Entre les quarante-huit heures qui séparent ces deux faits, un incroyable bouillonnement de mensonge s’est déchaîné sous le ciel de France.
Le premier mensonge est assez facile à débusquer : il est de l’ordre de la vérité historique. Sachant ce que la République inflige à la religion depuis 1789, il est scandaleux d’entendre Valls claironner que « S’attaquer à une religion, c’est s’attaquer à la République ». Les républicains sont les grands champions du massacre de religieux, par la chair et par l’esprit. En France, mais aussi au Mexique, en Espagne ou en Russie, le bilan est extrêmement lourd dans les paroisses et les monastères qui ont vu passer la République.

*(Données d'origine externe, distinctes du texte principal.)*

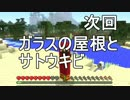 【Minecraft】■□◆四 角 な 世 界 を 丸 く 遊 ぶ●○。part2【PS3】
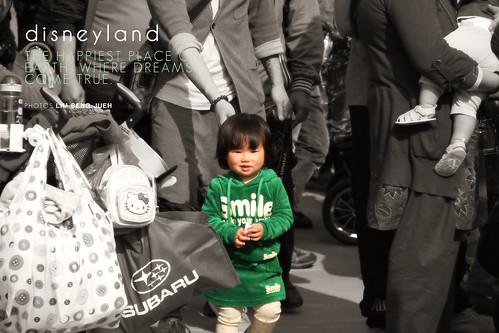 Girl in Green - HK disneyland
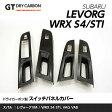 スバル レヴォーグ, WRX-S4/STIドライカーボン製スイッチパネルカバー4点セット/st169
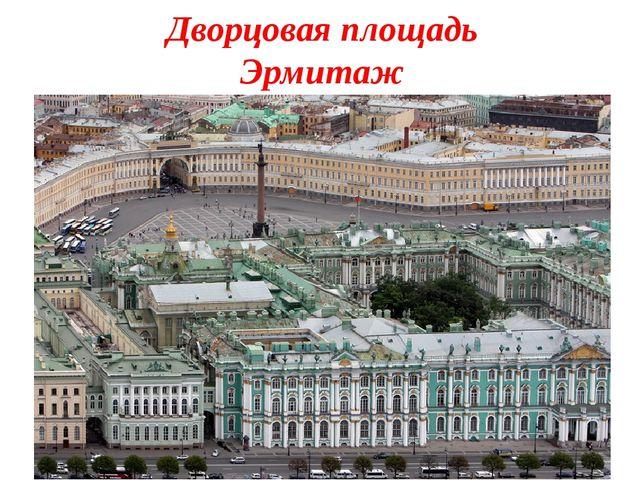 Дворцовая площадь Эрмитаж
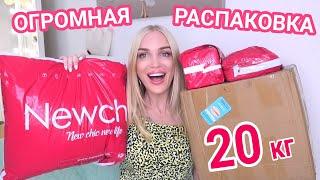 БОЛЬШАЯ РАСПАКОВКА ПОСЫЛОК Newchic Ожидание vs Реальность Silena Shopping Live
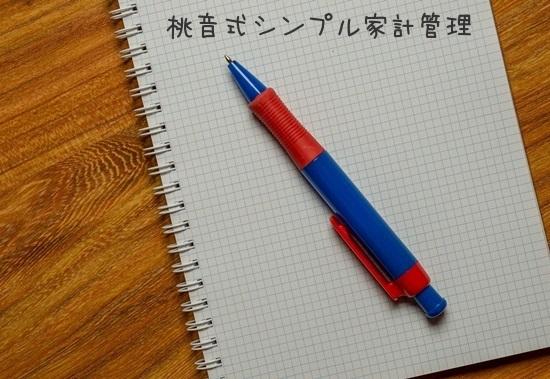 simple_kakeikanri_20141029
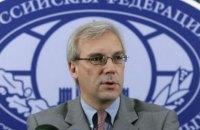 Блок НАТО прекратил практическое сотрудничество с Россией по военной линии, - МИД РФ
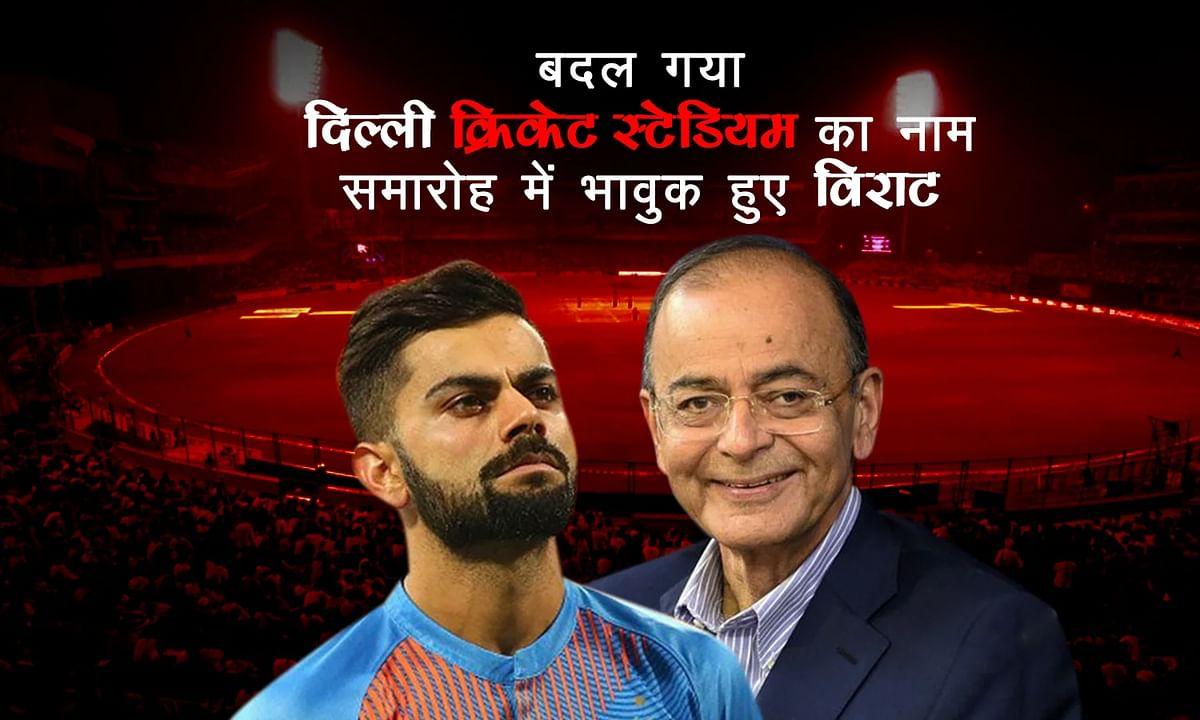 बदल गया दिल्ली क्रिकेट स्टेडियम का नाम-विराट हुए भावुक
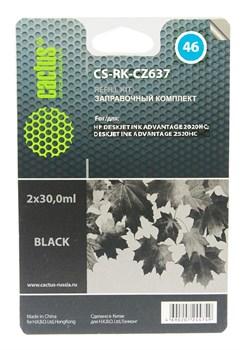 Заправочный набор Cactus CS-RK-CZ637
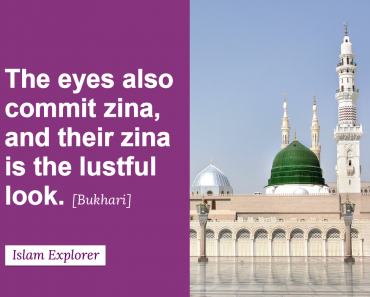 The eyes also commit zina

La répression antireligieuse qui s’abat aujourd’hui très durement sur le christianisme possède une nature idéologique diffuse et insidieuse qui nous baigne dans l’idée que les cathos sont ringards, coincés, pédophiles, responsables de l’épidémie de Sida en Afrique, etc. Bref, tout cela entretient soigneusement un discrédit malhonnête sur l’Église.
Ce qui est assez amusant, c’est qu’aucun Mélenchon ni aucun Poutou ne s’est levé pour signaler l’erreur de Valls. Moi, si j’étais un bon Mélenchon, j’aurais sauté sur l’occasion pour bouffer du Valls ; j’aurai dit quelque chose du genre « Cet âne de Monsieur Valls prétend que s’attaquer à une religion c’est s’attaquer à la République, or je rappelle tout de même à ce monsieur à cravate crème que, justement, la grandeur de la République repose sur des fondements qui sont, non pas la superstition archaïque telle qu’on l’admettait sous l’Ancien Régime, mais la Raison, les Lumières, n’est-ce pas ! Et il est donc du devoir naturel de la République de chasser la religion et les religieux, de s’opposer le plus fermement possible à leur obscurantisme ! Monsieur Valls fait des effets de moulinets pour noyer le poisson et détourner les citoyens de la vraie question qui est celle des inégalités. » Mais je ne suis pas Mélenchon.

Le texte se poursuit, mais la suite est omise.